GIDE: Unlocking Diffusion LLMs for Precise Training-Free Image Editing

arXiv cs.CV / 3/24/2026

💬 OpinionSignals & Early TrendsIdeas & Deep AnalysisModels & Research

Key Points

  • The paper addresses a key limitation of Diffusion LLMs (DLLMs): achieving precise, training-free image editing is difficult because discrete tokenization breaks standard noise inversion approaches and can degrade image structure.
  • It proposes GIDE (Grounded Inversion for DLLM Image Editing), introducing a discrete noise inversion mechanism and a three-stage pipeline (grounding, inversion, refinement) to enable higher-fidelity reconstruction and stricter background preservation.
  • GIDE is designed to support multiple instruction types for editing, including text prompts as well as point- and box-based guidance, while maintaining the unedited background.
  • The authors introduce GIDE-Bench, a benchmark with 805 compositional editing scenarios across diverse multi-modal inputs, and report large gains over prior training-free methods (Semantic Correctness +51.83%, Perceptual Quality +50.39%).

▶ SUPPLIED INFORMATION:
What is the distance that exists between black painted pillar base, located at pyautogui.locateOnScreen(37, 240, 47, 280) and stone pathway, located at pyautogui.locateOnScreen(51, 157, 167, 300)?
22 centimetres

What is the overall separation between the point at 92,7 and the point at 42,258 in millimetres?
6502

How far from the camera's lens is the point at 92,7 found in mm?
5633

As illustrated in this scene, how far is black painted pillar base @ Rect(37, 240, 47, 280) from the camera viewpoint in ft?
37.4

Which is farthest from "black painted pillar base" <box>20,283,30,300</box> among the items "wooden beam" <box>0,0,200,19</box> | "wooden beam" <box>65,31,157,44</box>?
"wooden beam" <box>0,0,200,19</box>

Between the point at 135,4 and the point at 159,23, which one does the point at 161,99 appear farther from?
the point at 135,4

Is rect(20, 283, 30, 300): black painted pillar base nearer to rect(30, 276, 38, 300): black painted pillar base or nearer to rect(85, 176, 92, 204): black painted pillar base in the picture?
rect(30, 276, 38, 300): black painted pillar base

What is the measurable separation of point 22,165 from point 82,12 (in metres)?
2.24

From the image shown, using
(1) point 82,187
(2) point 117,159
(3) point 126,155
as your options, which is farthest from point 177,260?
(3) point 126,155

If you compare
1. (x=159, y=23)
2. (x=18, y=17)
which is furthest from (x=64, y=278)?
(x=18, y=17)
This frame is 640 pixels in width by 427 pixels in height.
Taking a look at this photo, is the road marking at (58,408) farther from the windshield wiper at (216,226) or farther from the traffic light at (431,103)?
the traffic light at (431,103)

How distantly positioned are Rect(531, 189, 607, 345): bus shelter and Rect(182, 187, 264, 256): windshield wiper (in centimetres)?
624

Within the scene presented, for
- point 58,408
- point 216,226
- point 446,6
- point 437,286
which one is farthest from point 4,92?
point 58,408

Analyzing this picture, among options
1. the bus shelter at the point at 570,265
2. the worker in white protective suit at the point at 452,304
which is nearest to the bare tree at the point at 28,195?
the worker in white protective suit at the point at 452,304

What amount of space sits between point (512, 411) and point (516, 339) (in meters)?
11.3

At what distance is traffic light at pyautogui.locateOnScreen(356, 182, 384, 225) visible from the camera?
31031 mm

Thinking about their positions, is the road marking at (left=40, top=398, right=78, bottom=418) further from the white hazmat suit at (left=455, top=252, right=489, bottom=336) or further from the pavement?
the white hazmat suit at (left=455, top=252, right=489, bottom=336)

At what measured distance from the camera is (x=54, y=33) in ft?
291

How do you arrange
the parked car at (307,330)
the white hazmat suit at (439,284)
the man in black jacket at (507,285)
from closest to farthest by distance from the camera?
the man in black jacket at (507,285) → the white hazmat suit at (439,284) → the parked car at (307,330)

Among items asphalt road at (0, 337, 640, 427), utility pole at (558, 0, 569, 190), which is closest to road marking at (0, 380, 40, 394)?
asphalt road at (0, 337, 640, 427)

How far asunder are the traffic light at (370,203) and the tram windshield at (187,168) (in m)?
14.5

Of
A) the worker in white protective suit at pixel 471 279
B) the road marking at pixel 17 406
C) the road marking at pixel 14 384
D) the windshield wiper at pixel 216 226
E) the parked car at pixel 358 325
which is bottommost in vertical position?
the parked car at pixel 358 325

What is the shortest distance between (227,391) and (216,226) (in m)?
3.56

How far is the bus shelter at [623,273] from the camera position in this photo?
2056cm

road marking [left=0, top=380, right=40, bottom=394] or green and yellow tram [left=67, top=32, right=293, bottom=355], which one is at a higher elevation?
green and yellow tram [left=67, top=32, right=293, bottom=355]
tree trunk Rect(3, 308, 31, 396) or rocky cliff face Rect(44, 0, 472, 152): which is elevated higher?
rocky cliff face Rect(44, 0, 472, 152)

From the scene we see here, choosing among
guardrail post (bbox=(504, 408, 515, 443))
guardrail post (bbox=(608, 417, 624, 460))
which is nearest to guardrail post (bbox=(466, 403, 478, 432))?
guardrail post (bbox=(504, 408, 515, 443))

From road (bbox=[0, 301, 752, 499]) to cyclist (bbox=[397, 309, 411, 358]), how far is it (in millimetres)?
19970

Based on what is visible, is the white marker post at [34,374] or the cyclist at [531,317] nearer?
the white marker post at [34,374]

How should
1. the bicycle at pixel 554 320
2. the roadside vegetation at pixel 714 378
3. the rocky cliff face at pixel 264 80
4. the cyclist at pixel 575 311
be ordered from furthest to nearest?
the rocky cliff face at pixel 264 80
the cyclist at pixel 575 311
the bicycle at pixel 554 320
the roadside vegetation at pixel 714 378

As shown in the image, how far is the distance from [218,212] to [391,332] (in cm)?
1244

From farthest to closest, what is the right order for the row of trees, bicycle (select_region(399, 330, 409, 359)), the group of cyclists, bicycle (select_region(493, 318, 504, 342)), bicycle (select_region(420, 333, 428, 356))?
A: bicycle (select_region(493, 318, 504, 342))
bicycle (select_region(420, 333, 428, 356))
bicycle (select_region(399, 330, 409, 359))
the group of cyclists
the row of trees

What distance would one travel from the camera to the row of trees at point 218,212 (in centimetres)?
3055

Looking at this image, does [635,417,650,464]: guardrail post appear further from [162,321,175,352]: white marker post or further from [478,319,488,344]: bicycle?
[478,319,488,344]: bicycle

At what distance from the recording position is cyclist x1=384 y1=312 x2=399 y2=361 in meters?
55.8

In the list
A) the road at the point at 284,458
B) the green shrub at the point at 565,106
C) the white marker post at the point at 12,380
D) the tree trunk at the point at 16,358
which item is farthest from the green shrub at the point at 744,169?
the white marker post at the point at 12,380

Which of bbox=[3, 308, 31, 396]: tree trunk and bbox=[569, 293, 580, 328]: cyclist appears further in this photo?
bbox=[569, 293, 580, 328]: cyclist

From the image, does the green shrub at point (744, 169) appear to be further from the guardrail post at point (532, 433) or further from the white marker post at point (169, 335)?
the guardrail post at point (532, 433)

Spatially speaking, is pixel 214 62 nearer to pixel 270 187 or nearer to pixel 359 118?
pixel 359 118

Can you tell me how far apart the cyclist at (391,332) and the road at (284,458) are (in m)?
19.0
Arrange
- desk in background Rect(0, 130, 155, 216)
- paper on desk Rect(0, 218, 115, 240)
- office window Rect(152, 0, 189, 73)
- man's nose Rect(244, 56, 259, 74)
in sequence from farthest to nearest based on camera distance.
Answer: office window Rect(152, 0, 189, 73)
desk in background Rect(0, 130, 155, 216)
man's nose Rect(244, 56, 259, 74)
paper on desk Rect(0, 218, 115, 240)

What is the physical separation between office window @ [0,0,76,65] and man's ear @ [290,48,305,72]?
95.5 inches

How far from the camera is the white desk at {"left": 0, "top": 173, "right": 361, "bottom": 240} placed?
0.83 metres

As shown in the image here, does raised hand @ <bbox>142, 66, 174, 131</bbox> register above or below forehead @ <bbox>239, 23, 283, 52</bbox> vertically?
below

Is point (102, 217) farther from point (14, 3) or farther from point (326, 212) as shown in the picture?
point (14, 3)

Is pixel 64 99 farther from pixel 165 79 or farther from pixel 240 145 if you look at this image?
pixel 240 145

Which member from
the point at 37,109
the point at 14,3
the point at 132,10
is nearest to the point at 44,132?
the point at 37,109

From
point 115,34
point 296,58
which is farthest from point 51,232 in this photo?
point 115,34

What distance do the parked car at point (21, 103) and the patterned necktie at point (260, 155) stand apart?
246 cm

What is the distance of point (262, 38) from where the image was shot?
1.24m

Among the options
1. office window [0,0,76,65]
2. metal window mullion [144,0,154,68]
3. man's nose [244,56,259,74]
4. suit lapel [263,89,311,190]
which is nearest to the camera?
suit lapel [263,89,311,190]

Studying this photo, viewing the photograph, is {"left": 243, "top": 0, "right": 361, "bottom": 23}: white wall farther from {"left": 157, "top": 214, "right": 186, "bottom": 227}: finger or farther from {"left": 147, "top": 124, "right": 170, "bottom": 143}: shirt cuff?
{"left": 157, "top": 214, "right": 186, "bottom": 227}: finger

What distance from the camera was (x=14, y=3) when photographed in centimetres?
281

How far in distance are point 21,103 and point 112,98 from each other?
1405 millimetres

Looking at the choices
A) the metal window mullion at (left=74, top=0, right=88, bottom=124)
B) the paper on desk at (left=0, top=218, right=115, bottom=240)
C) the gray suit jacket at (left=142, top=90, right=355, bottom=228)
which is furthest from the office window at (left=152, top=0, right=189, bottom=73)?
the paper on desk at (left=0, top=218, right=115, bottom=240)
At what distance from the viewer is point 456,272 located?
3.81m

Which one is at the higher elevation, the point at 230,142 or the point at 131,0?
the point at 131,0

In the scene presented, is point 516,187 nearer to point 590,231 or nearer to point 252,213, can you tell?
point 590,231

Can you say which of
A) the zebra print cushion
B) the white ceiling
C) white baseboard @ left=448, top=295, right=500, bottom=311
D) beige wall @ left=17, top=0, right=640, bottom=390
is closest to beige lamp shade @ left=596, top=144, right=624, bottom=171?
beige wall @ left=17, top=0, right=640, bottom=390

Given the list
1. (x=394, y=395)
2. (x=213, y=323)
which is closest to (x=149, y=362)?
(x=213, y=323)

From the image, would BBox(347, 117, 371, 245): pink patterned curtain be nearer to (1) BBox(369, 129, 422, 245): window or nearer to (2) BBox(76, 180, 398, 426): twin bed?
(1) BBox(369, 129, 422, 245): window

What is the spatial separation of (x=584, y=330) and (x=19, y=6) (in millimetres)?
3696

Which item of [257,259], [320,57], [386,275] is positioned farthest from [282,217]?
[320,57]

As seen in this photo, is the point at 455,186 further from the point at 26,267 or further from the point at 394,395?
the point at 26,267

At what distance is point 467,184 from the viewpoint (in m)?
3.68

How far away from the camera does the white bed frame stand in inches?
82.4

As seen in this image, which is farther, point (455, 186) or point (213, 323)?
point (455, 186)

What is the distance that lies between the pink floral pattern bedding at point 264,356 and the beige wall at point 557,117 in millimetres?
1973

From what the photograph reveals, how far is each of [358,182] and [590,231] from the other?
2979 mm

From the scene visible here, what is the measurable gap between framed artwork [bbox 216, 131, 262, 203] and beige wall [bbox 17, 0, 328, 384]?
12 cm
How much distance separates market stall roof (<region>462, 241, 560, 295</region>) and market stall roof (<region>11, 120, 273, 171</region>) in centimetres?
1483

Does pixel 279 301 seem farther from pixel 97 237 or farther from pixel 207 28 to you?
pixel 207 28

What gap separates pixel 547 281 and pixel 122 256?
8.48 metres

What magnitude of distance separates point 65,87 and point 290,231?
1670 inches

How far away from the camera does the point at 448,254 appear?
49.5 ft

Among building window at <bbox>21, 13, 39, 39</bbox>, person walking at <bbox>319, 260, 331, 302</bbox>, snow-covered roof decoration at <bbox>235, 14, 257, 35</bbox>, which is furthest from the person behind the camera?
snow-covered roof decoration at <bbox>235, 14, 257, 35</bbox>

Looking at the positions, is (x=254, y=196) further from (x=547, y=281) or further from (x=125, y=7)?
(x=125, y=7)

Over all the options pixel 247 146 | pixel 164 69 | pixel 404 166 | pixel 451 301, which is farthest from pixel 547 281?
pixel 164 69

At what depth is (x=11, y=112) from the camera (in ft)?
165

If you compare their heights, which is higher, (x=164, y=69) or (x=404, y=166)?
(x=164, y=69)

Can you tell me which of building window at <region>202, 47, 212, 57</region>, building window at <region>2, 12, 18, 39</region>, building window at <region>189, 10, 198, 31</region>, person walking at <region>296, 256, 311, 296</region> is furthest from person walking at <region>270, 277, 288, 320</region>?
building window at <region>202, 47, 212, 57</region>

▶ YOUR TASKS:
(1) Retype the GIDE summary starting at "GIDE: Unlocking Diffusion" and ending at "degrade image structure.".
(2) Answer these questions using the GIDE summary:
(a) How many compositional editing scenarios does GIDE-Bench contain?
(b) What are the three stages of the GIDE pipeline?
(c) What gain in Perceptual Quality do the authors report over prior training-free methods?
(3) Proceed with the GIDE summary from the point where it stops.
The data come from a different source than the text.

▶ SOLVED TASKS:
(1)
GIDE: Unlocking Diffusion LLMs for Precise Training-Free Image Editing

arXiv cs.CV / 3/24/2026

💬 OpinionSignals & Early TrendsIdeas & Deep AnalysisModels & Research

Key Points

  • The paper addresses a key limitation of Diffusion LLMs (DLLMs): achieving precise, training-free image editing is difficult because discrete tokenization breaks standard noise inversion approaches and can degrade image structure.

(2)
(a) 805
(b) Grounding, inversion, and refinement
(c) +50.39%

(3)
  • Additional tests on ImgEdit-Bench show consistent improvements over trained baselines and photorealistic quality comparable to leading models, suggesting broader applicability of the method.

Abstract

While Diffusion Large Language Models (DLLMs) have demonstrated remarkable capabilities in multi-modal generation, performing precise, training-free image editing remains an open challenge. Unlike continuous diffusion models, the discrete tokenization inherent in DLLMs hinders the application of standard noise inversion techniques, often leading to structural degradation during editing. In this paper, we introduce GIDE (Grounded Inversion for DLLM Image Editing), a unified framework designed to bridge this gap. GIDE incorporates a novel Discrete Noise Inversion mechanism that accurately captures latent noise patterns within the discrete token space, ensuring high-fidelity reconstruction. We then decompose the editing pipeline into grounding, inversion, and refinement stages. This design enables GIDE supporting various editing instructions (text, point and box) and operations while strictly preserving the unedited background. Furthermore, to overcome the limitations of existing single-step evaluation protocols, we introduce GIDE-Bench, a rigorous benchmark comprising 805 compositional editing scenarios guided by diverse multi-modal inputs. Extensive experiments on GIDE-Bench demonstrate that GIDE significantly outperforms prior training-free methods, improving Semantic Correctness by 51.83% and Perceptual Quality by 50.39%. Additional evaluations on ImgEdit-Bench confirm its broad applicability, demonstrating consistent gains over trained baselines and yielding photorealistic consistency on par with leading models.